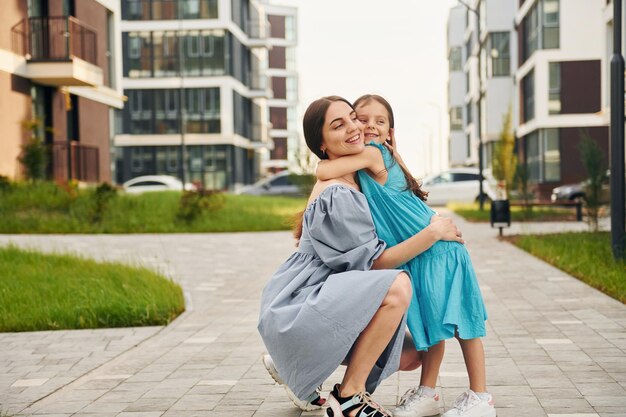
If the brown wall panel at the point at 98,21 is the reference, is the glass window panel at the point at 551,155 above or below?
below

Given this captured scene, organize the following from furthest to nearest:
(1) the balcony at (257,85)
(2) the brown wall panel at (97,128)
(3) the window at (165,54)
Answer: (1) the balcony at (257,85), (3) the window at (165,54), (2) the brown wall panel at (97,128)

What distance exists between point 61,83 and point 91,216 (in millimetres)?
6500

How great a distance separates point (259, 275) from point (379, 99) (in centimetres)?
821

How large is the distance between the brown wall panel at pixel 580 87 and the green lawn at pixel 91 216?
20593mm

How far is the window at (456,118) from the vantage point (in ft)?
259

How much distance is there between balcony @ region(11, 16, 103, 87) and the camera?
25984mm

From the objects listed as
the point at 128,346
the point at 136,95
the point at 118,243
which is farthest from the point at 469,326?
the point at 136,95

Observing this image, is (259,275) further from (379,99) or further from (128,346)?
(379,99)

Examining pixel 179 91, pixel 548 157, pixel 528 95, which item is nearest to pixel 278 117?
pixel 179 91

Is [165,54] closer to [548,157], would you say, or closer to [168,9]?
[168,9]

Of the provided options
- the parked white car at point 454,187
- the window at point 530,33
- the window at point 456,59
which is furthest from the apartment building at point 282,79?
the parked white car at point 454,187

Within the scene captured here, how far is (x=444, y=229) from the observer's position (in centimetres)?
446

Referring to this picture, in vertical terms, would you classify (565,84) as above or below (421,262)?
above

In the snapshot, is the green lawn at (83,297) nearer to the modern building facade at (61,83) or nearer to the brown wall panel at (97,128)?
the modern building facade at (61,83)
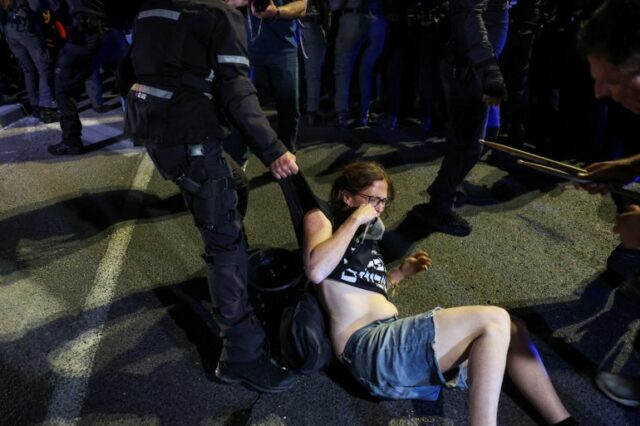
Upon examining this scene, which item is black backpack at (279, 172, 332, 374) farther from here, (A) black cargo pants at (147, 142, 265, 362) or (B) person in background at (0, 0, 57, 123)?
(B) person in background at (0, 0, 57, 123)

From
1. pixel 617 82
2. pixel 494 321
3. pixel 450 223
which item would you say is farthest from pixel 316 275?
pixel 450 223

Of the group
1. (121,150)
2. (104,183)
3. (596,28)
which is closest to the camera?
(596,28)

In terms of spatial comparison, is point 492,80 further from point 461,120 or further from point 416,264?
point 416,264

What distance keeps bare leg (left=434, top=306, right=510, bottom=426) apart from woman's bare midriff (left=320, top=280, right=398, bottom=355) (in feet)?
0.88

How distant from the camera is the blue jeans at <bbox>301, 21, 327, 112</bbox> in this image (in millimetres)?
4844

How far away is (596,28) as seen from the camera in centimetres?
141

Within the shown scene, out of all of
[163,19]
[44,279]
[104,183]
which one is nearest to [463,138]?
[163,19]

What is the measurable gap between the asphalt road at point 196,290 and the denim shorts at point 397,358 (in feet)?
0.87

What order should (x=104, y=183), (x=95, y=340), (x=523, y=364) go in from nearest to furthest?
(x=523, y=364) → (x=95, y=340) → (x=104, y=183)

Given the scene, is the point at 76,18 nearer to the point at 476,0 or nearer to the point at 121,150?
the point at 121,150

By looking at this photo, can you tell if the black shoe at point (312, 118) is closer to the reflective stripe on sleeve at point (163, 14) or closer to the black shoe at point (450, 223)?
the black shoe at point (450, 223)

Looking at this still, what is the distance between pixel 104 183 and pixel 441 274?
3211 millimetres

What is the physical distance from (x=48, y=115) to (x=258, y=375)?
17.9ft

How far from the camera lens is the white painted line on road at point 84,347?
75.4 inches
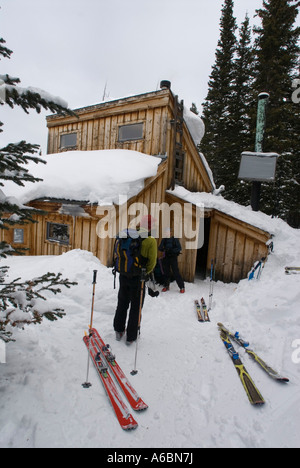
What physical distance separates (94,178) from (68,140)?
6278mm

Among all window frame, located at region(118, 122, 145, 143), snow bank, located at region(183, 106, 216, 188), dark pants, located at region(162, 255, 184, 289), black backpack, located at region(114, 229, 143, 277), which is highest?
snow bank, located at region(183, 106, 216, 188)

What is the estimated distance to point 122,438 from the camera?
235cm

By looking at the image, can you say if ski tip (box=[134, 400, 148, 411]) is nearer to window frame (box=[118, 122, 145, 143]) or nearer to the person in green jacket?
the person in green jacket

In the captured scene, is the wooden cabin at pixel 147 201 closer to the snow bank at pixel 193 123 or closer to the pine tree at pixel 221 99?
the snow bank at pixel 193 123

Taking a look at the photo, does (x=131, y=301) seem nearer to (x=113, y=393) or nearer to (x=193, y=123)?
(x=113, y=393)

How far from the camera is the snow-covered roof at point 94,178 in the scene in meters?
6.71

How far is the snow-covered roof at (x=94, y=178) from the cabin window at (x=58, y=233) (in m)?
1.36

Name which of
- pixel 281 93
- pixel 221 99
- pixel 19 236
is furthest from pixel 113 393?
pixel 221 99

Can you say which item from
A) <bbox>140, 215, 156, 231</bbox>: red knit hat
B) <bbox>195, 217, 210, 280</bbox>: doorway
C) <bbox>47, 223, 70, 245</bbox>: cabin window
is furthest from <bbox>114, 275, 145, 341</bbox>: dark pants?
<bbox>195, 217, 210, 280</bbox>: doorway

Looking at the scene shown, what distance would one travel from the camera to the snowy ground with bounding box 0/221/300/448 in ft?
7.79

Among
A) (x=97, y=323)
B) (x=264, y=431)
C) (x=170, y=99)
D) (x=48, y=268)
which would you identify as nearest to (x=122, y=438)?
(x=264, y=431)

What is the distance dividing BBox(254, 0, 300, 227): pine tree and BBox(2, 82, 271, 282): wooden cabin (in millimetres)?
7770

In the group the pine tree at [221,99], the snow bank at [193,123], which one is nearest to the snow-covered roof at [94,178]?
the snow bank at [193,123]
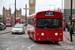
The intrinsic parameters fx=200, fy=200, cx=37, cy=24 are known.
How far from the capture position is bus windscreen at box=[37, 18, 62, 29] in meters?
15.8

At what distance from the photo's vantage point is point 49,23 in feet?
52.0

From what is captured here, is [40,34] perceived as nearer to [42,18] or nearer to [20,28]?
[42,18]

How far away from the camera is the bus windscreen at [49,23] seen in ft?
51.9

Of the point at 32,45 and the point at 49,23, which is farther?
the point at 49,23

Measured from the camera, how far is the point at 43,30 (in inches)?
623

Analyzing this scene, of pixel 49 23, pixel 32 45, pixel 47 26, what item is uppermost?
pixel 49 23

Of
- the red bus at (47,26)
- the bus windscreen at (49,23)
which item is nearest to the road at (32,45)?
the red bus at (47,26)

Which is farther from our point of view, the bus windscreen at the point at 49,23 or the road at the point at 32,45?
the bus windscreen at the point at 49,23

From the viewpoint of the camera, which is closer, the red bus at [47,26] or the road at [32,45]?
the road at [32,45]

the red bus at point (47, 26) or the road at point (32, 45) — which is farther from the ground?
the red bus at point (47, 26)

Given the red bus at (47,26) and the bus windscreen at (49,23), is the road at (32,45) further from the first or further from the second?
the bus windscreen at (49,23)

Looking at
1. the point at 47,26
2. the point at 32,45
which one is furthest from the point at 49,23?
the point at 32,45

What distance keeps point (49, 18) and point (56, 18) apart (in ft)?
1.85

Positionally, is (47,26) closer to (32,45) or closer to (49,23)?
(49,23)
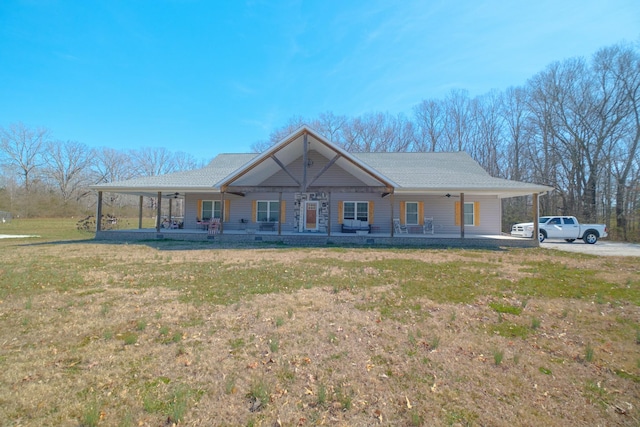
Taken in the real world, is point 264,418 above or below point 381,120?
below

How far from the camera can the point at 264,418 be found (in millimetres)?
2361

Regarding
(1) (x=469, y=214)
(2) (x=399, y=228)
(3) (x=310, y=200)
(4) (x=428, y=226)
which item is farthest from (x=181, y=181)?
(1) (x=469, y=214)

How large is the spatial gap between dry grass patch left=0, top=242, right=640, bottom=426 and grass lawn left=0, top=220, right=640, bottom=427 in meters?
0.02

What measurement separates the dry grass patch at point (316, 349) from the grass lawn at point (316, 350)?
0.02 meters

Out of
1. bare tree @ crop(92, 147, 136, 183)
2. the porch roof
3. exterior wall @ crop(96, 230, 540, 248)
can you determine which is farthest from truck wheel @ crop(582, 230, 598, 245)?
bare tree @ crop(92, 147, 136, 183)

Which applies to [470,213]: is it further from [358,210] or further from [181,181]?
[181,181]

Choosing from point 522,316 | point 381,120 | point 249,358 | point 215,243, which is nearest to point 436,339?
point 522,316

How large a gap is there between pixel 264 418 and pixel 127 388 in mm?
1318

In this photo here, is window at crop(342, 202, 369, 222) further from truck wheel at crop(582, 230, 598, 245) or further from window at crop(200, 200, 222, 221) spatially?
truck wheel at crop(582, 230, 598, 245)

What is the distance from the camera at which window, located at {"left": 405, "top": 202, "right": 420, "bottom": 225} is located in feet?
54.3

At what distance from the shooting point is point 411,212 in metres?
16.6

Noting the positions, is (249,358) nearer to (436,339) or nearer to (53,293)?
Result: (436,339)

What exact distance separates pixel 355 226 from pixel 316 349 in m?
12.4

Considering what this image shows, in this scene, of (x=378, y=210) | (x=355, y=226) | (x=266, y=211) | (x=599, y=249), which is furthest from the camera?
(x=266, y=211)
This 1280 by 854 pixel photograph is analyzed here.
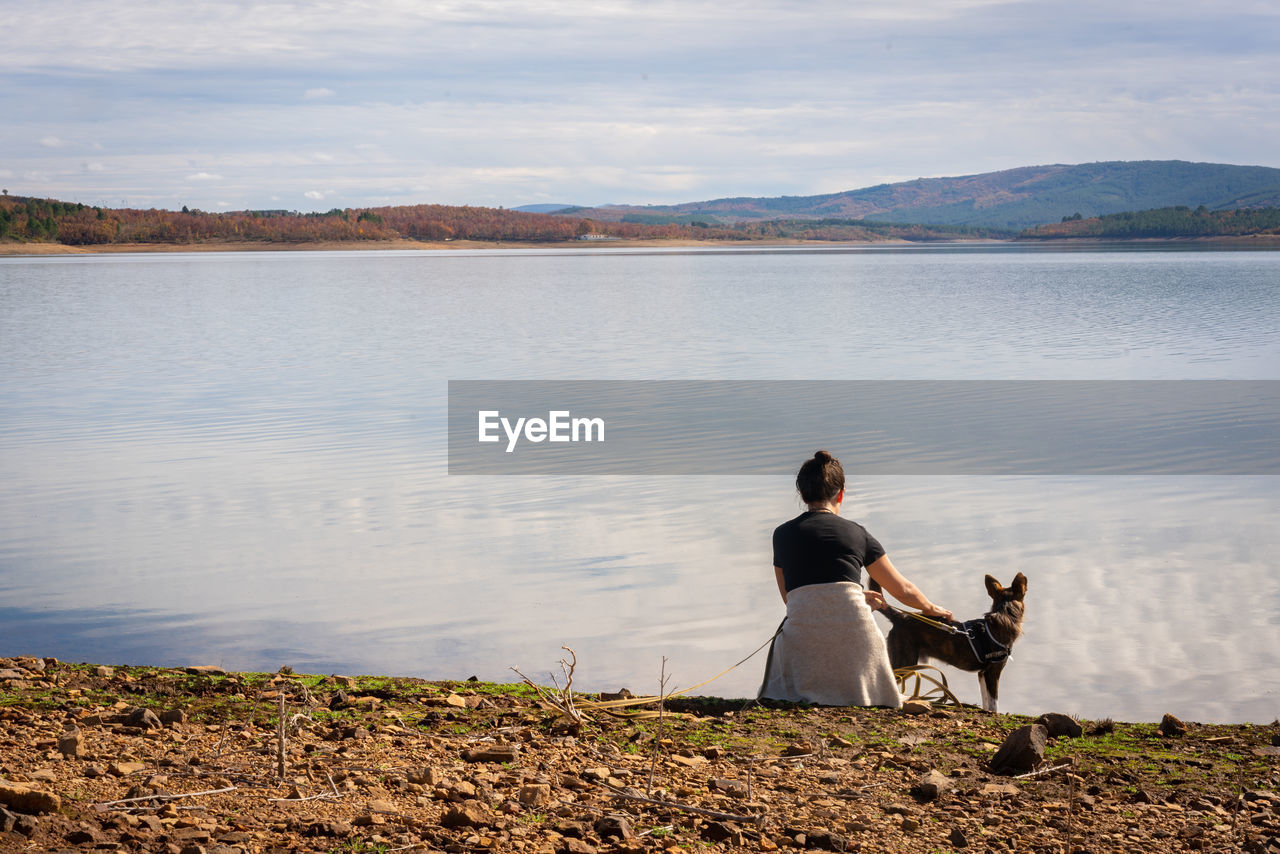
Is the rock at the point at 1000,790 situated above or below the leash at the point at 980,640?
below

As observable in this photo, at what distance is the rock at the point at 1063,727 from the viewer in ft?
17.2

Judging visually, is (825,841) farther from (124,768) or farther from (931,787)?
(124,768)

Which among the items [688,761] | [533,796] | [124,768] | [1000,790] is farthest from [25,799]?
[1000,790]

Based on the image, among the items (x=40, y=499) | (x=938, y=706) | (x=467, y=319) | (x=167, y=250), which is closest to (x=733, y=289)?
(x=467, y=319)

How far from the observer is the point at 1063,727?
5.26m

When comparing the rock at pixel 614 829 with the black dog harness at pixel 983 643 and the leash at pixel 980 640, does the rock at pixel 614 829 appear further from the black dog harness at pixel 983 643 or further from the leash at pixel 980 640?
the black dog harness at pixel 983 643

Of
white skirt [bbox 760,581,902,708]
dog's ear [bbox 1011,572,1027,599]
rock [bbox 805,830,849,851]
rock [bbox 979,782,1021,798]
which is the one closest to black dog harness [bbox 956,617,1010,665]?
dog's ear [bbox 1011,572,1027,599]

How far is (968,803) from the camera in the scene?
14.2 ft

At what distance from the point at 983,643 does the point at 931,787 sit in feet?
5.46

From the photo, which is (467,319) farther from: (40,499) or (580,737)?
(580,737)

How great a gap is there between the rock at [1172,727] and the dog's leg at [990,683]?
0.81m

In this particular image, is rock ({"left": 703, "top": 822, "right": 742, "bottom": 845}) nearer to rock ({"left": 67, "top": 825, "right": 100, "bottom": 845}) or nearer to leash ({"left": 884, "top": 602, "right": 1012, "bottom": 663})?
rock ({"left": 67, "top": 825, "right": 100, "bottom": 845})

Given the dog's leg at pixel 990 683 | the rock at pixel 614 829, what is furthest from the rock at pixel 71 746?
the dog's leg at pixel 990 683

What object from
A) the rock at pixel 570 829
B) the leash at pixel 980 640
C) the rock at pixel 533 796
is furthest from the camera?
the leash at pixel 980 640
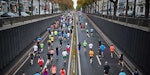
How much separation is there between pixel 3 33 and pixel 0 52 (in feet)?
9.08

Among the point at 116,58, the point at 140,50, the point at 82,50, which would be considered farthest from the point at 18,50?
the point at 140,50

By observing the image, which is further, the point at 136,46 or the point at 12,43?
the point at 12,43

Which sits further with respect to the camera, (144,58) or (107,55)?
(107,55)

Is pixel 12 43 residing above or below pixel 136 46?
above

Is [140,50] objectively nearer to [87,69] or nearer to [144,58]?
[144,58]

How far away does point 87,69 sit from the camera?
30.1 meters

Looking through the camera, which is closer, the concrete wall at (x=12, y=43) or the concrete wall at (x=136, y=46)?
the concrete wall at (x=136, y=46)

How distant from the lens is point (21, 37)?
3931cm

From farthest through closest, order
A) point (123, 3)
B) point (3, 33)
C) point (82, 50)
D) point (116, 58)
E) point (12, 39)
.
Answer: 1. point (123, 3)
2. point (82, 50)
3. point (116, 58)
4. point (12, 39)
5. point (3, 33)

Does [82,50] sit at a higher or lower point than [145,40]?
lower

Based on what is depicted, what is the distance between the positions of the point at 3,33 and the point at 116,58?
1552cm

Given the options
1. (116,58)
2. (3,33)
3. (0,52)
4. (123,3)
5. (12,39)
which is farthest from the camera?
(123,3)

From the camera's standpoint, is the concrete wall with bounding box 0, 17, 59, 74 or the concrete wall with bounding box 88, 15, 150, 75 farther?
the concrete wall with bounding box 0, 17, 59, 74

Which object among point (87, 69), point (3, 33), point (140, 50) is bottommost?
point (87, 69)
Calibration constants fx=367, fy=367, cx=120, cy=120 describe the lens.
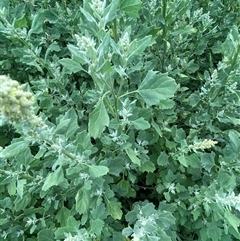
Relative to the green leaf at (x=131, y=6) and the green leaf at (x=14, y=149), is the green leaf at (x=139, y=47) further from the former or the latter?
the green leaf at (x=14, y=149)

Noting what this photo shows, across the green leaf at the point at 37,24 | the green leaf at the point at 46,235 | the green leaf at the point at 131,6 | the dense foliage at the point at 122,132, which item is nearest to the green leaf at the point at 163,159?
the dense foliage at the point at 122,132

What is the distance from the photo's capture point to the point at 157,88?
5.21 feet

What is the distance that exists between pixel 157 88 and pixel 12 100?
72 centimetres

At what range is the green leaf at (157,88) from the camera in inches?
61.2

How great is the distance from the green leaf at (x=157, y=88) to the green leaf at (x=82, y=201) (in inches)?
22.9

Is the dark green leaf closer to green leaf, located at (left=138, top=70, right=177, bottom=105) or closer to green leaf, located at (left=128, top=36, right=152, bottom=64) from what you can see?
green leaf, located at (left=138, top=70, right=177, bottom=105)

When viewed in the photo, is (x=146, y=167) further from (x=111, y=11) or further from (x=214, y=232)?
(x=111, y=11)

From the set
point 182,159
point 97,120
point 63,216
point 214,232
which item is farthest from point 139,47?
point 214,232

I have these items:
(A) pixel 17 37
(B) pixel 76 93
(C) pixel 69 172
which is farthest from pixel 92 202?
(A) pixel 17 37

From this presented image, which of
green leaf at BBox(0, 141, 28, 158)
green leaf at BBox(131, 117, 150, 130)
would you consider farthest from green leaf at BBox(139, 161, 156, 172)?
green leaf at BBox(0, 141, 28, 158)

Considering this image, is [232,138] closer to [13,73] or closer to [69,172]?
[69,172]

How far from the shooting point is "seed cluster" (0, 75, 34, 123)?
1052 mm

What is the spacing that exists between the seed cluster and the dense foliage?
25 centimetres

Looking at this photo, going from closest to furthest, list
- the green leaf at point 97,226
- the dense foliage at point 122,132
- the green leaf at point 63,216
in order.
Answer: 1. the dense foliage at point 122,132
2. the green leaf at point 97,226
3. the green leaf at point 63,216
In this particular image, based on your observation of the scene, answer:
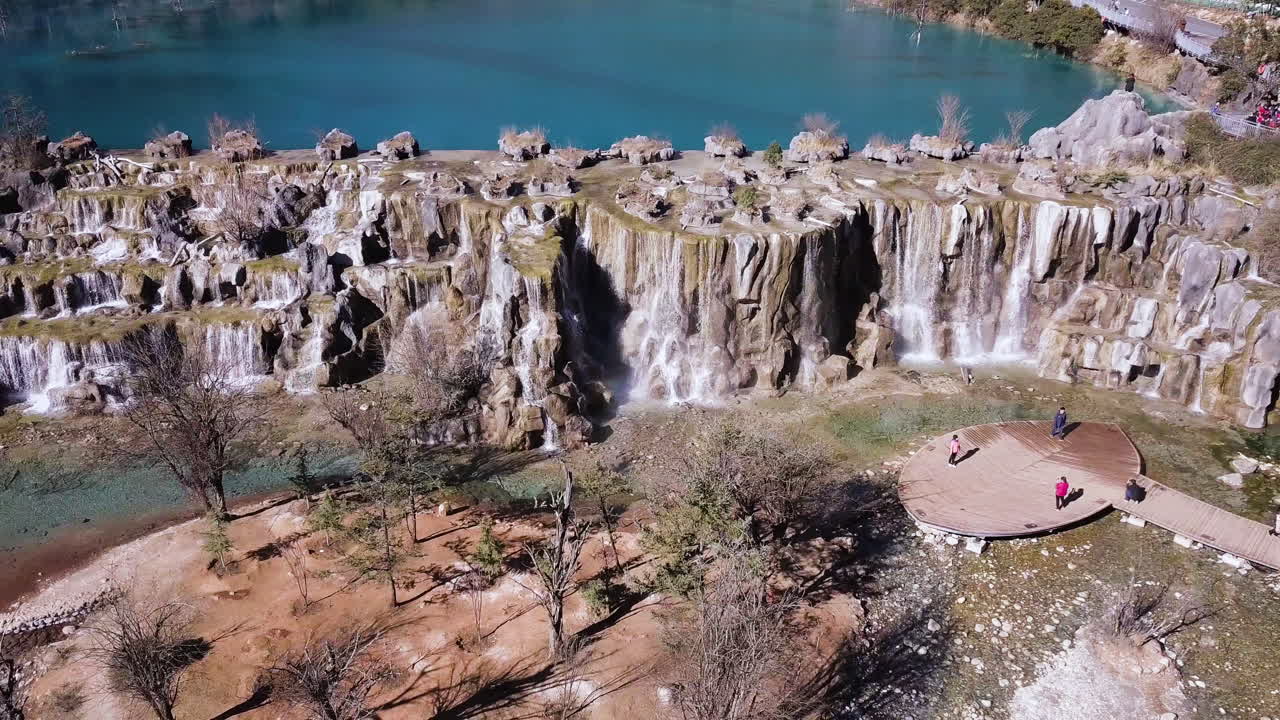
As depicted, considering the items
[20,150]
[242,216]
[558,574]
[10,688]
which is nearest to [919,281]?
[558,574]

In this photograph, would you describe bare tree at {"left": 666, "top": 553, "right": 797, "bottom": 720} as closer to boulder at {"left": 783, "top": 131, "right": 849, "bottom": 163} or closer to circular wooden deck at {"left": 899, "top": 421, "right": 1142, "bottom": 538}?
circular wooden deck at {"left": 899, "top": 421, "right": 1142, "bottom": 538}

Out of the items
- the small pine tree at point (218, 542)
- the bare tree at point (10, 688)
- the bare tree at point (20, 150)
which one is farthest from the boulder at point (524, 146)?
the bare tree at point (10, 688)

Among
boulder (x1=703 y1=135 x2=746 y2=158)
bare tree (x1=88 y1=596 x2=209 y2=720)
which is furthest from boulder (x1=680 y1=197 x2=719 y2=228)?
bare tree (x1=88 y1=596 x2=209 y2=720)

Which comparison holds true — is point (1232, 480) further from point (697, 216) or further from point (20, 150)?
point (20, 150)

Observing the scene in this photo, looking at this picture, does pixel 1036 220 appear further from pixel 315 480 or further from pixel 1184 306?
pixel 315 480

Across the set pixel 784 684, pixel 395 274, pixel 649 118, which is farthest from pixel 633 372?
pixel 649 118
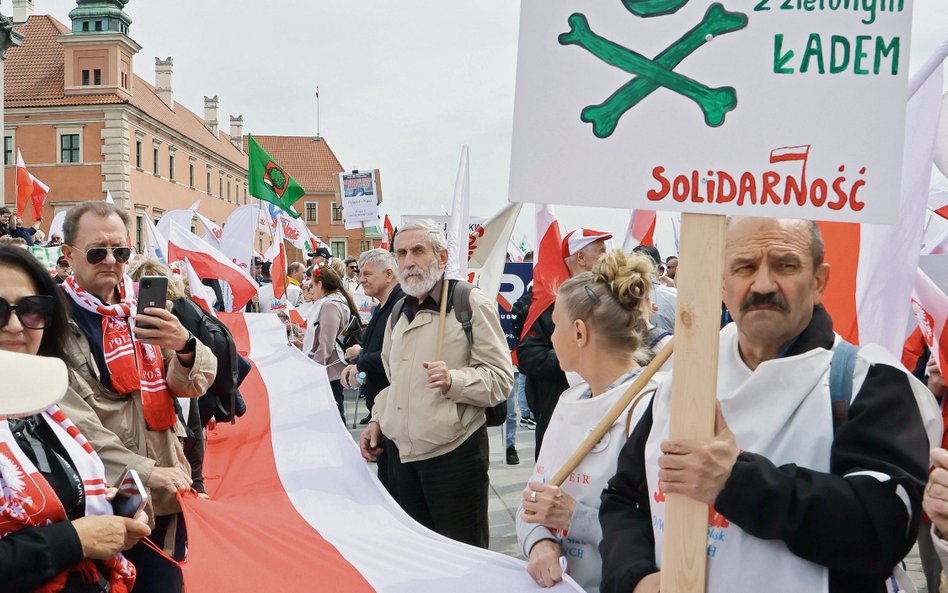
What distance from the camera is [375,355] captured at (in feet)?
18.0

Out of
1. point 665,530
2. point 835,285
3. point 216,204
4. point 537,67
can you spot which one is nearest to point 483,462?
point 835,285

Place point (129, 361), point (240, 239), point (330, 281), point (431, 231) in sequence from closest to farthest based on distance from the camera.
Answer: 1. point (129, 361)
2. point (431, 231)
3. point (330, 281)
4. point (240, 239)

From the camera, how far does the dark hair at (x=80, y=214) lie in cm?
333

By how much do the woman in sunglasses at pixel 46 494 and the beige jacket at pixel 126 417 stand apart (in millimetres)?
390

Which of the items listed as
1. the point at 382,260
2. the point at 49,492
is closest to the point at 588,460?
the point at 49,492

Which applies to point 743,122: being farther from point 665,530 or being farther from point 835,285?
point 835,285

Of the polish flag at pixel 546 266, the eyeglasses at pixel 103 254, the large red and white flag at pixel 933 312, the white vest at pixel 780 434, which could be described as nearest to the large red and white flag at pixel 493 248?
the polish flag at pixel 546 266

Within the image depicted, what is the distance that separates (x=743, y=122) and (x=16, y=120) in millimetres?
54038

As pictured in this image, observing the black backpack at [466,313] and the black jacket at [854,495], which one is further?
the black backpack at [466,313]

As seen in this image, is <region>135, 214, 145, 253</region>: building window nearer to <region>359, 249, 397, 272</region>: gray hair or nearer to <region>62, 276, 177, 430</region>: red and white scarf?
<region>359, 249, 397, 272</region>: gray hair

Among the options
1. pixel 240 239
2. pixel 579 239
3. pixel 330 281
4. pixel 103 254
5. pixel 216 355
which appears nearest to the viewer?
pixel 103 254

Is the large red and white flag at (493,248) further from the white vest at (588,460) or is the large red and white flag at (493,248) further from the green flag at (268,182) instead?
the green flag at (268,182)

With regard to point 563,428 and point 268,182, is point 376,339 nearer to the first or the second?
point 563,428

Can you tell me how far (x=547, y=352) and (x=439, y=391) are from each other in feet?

^^^^^^^^^^^^^^^^

Starting with the line that contains "From the camera, how far does", print each line through the last one in the listing. Include both end lines and add nothing.

▶ _The solution_:
From the camera, how far does the dark hair at (x=80, y=214) lie in cm?
333

By how much do the woman in sunglasses at pixel 46 494 and the beige jacket at pixel 126 417 stand apart (in millimetres)?
390

Which of the items listed as
1. the point at 382,260
2. the point at 49,492
is closest to the point at 588,460?
the point at 49,492

Which applies to point 743,122: being farther from point 665,530 or being farther from point 835,285?
point 835,285

Of the polish flag at pixel 546 266, the eyeglasses at pixel 103 254, the large red and white flag at pixel 933 312, the white vest at pixel 780 434, which could be described as nearest to the large red and white flag at pixel 493 248?
the polish flag at pixel 546 266

Within the image depicted, what is the distance that separates (x=743, y=122) and (x=16, y=120) in millimetres?
54038

As pictured in this image, observing the black backpack at [466,313] and the black jacket at [854,495], which one is further?
the black backpack at [466,313]

As seen in this image, is <region>135, 214, 145, 253</region>: building window nearer to <region>359, 249, 397, 272</region>: gray hair or nearer to <region>62, 276, 177, 430</region>: red and white scarf?
<region>359, 249, 397, 272</region>: gray hair

Among the options
1. pixel 240 239
2. pixel 579 239
3. pixel 330 281
4. pixel 103 254
5. pixel 216 355
which appears nearest to the viewer?
pixel 103 254

Is the large red and white flag at (493,248) further from the white vest at (588,460) or is the large red and white flag at (493,248) further from the green flag at (268,182) instead?
the green flag at (268,182)

With regard to point 563,428 and point 268,182, is point 376,339 nearer to the first or the second?
point 563,428

Can you tell me how far (x=547, y=352) and (x=439, y=391) are from each other in feet?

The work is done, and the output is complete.